Élections européennes : l’extrême-droite a le vent en poupe, Renaissance souffle dans ses voiles

Le paysage politique français pour les élections européennes de 2024 évolue vers une approche plus nuancée de la question européenne, dépassant l’opposition des pro-européens et des anti-européens. Les différents projets présentés reflètent un spectre allant du fédéralisme au souverainisme raisonné. Dans ce contexte, l’enjeu de l’extrême droite, représentée par le Rassemblement national et Reconquête, est de devenir une force significative au Parlement européen. La France pourrait ainsi devenir le principal pourvoyeur de députés d’extrême droite, influençant les politiques européennes vers un agenda conservateur sur des questions telles que l’immigration, les droits des femmes et des minorités, et la protection de l’environnement.15

Le discours de Macron sur l’Europe sera décompté du temps de parole de Renaissance. Sept ans après le premier discours sur l’Europe à la Sorbonne, Emmanuel Macron, dont la candidate aux Européennes est en difficulté dans les sondages, a renouvelé l’exercice le 25 avril, martelé d’un dramatique « l’Europe peut mourir ». « Pour permettre à l’Europe de ne pas disparaître, il faut répondre par la puissance, la prospérité et l’humanisme », a-t-il dit en guise de programme.16 S’adressant au débat national, il s’est d’abord félicité du Pacte Asile et Immigration, dont le caractère liberticide suscite pourtant de nombreuses inquiétudes.

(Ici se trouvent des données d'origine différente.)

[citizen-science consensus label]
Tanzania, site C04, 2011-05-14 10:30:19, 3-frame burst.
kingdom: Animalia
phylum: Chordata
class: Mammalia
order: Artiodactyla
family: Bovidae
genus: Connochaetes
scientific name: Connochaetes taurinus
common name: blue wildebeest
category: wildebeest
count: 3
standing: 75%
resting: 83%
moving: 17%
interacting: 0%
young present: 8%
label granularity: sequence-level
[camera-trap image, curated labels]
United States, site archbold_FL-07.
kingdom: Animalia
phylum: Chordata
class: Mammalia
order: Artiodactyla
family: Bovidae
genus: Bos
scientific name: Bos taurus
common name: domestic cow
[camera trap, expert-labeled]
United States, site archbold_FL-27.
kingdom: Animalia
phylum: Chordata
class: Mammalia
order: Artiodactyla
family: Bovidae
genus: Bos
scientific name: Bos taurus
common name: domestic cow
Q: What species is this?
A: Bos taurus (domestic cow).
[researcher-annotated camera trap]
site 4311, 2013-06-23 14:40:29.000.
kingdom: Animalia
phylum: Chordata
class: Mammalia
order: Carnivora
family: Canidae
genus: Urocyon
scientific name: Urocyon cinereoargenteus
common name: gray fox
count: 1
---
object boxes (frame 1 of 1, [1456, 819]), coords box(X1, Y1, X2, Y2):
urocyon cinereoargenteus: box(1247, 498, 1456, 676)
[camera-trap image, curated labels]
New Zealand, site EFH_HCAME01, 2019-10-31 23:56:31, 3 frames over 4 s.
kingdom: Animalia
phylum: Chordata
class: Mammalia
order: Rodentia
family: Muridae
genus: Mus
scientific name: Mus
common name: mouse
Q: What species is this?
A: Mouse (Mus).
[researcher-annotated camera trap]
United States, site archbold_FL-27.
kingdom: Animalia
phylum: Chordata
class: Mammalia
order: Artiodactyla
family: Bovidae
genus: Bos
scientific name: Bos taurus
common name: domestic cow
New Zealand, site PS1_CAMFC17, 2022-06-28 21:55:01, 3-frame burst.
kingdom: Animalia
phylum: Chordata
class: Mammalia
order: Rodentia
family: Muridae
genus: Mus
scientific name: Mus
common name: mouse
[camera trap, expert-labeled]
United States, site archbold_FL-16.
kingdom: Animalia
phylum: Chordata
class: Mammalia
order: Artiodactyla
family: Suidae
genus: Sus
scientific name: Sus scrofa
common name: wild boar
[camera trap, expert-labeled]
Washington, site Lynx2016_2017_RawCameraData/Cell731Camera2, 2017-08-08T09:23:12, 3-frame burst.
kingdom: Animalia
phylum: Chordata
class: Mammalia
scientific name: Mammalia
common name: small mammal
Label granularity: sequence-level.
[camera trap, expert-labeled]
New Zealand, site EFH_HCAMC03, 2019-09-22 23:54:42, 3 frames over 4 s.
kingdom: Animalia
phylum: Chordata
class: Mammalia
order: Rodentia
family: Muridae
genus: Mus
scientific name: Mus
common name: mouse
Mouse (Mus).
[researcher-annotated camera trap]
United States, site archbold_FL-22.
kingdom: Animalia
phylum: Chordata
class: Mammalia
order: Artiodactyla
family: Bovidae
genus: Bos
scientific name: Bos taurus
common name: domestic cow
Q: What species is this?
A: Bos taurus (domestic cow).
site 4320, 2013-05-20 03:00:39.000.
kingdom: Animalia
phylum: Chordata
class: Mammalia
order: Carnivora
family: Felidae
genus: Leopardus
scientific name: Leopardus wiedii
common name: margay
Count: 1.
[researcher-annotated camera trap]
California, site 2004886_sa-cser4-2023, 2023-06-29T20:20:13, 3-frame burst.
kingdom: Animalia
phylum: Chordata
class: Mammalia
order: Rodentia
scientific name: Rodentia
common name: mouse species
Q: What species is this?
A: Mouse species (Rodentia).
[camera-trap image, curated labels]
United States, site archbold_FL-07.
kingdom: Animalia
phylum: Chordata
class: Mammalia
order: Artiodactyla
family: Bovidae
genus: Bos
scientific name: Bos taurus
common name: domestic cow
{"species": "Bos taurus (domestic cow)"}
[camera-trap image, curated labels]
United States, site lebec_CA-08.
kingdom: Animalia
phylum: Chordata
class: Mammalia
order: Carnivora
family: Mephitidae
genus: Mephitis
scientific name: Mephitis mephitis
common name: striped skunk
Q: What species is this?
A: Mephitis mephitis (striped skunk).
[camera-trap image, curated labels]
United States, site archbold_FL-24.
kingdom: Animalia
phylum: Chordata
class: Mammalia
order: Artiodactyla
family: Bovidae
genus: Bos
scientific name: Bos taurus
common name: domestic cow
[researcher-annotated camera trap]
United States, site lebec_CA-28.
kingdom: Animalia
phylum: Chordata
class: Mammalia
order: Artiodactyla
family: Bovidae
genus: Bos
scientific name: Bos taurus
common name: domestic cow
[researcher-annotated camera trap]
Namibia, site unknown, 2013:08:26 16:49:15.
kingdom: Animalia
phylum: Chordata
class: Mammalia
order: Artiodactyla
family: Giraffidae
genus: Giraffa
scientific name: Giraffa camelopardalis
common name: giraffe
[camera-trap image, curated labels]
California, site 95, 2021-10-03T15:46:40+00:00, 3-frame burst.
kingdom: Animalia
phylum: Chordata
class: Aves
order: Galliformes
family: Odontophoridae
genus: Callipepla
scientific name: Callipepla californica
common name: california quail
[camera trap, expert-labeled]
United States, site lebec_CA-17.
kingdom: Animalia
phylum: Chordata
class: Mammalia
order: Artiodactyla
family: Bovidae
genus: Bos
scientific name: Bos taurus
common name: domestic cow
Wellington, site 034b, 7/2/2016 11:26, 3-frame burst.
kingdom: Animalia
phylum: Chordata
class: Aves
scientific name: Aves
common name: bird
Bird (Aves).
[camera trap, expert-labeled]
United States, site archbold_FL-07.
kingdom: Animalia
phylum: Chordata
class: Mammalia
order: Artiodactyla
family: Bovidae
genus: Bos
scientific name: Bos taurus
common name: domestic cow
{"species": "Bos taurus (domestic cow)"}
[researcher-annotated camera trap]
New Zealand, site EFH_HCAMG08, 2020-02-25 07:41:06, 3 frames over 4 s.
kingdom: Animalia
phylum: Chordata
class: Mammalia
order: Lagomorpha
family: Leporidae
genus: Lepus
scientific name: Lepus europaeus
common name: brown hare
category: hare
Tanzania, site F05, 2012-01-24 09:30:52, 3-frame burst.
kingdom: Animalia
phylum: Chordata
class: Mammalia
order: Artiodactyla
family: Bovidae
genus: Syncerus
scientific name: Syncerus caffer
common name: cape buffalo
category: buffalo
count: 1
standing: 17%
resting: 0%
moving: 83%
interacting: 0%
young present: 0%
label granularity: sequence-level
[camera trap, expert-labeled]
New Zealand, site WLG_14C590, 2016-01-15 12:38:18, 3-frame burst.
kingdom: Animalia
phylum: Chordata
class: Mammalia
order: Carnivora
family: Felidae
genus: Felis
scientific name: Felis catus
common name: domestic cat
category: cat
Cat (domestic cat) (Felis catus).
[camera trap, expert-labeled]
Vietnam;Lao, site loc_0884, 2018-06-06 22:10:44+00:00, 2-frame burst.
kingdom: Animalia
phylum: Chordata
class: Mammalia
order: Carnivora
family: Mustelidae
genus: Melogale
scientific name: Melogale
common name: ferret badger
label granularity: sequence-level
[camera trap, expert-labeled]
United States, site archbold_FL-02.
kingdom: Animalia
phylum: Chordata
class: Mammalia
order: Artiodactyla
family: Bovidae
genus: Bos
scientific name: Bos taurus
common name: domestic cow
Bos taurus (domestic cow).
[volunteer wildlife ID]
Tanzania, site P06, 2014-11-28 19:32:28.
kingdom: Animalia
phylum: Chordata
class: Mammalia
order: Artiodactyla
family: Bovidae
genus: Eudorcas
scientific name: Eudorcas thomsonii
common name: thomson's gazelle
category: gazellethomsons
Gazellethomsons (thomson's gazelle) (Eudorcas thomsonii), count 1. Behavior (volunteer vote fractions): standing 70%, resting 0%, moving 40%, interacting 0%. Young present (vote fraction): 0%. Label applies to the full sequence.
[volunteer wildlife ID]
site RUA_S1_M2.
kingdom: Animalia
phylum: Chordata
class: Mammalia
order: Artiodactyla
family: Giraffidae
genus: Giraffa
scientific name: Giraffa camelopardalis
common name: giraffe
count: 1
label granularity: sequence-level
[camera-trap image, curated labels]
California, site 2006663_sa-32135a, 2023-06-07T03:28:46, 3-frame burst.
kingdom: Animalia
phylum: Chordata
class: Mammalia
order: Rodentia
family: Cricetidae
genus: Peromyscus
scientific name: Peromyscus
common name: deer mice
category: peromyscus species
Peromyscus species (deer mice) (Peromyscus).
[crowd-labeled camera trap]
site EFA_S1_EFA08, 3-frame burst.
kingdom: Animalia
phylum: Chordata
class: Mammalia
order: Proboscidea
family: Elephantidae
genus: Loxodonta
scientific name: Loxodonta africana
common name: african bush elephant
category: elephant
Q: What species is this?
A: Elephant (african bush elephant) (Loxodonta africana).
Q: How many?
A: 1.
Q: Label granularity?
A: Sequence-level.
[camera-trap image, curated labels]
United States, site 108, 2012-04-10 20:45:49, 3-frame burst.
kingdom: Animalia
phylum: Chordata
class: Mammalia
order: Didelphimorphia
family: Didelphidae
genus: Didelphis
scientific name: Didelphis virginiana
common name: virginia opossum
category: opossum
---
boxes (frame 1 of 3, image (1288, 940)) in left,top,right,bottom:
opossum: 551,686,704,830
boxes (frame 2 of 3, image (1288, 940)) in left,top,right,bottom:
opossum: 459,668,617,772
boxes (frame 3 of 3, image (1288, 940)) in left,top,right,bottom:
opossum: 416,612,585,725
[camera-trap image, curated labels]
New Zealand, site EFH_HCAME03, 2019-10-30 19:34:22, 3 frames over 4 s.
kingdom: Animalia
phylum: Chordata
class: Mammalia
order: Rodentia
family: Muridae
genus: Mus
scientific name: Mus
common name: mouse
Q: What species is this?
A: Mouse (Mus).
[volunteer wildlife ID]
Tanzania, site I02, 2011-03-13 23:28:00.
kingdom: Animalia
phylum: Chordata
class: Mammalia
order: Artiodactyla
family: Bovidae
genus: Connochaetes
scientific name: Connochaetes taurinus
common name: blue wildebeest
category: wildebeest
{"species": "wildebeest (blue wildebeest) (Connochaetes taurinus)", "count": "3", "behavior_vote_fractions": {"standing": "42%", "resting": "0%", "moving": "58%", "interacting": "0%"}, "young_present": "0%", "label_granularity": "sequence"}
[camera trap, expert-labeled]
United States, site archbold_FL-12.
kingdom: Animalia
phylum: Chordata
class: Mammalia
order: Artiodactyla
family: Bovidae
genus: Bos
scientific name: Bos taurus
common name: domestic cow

Non sans contradiction avec le dispositif policier et le bouclage du quartier de la Sorbonne, Emmanuel Macron a consacré une partie de son discours à la promotion de la démocratie libérale, mise à mal en Europe, s’arrêtant au passage sur la question de l’identité et de la culture européenne, un artifice récurent pour masquer l’absence de projet politique pour l’Europe. Reste des propositions de mesures de défense, d’économie, de fiscalité dont le succès est incertain. Pêle-mêle, il propose une défense commune incluant le nucléaire, la réindustrialisation verte pour supporter la décarbonations et assurer l’autonomie alimentaire, un choc d’investissement pour financer les transitions en cours, (défense, intelligence artificielle et décarbonation), le doublement du budget de l’UE financé sur les recettes de la taxe carbone, l’union des marchés de capitaux dans un an, permettant d’investir l’épargne européenne dans l’économie européenne et de mobiliser davantage de capitaux privés. Le « changement paradigmatique », appelé de ses vœux par un Emmanuel Macron peu crédible aux yeux des partenaires européens, n’est pas pour demain. Saisi par deux partis d’opposition et des chaînes de télévision, l’autorité de régulation de l’audiovisuel, l’Arcom, a décidé que ce discours d’Emmanuel Macron serait décompté comme du temps de parole dans le cadre des élections européennes.17

« La poussée du RN, c’est un échec collectif. C’est l’échec de tous les républicains qui combattent l’extrême droite. » La présidente de l’Assemblée nationale, Yaël Braun-Pivet se livre lors d’un entretien dans Le Parisien18 l’occasion de nous rappeler qu’elle joue un jeu trouble. Ainsi, elle n’a aucune problème avec les couvre-feux pour les mineurs. Malgré les critiques, elle affirme que l’Assemblée travaille efficacement et envisage d’élargir les sanctions contre les députés qui enfreignent le règlement. Concernant les élections européennes, la présidente qui a œuvré pour imposer deux présidents RN à l’Assemblée et apprécie la « bienséance » de son « ami » Sébastien Chenu (RN), déplore la montée du parti d’extrême-droite faisant porter la responsabilité sur l’ensemble de l’échiquier politique, ce qui témoigne d’une certaine mauvaise foi tant la stratégie présidentielle a été de le promouvoir. Mais elle rejette l’idée d’une dissolution en cas de victoire du RN aux Européennes et refuse de spéculer sur une éventuelle motion de censure. Et de donner des leçons de démocratie à propos de Jordan Bardella, « quelqu’un qui n’assume pas son bilan, qui ne fait pas campagne, qui ne présente pas de programme, qui refuse de répondre aux questions de la presse, qui surnationalise une élection qui n’a rien à voir avec la politique nationale. »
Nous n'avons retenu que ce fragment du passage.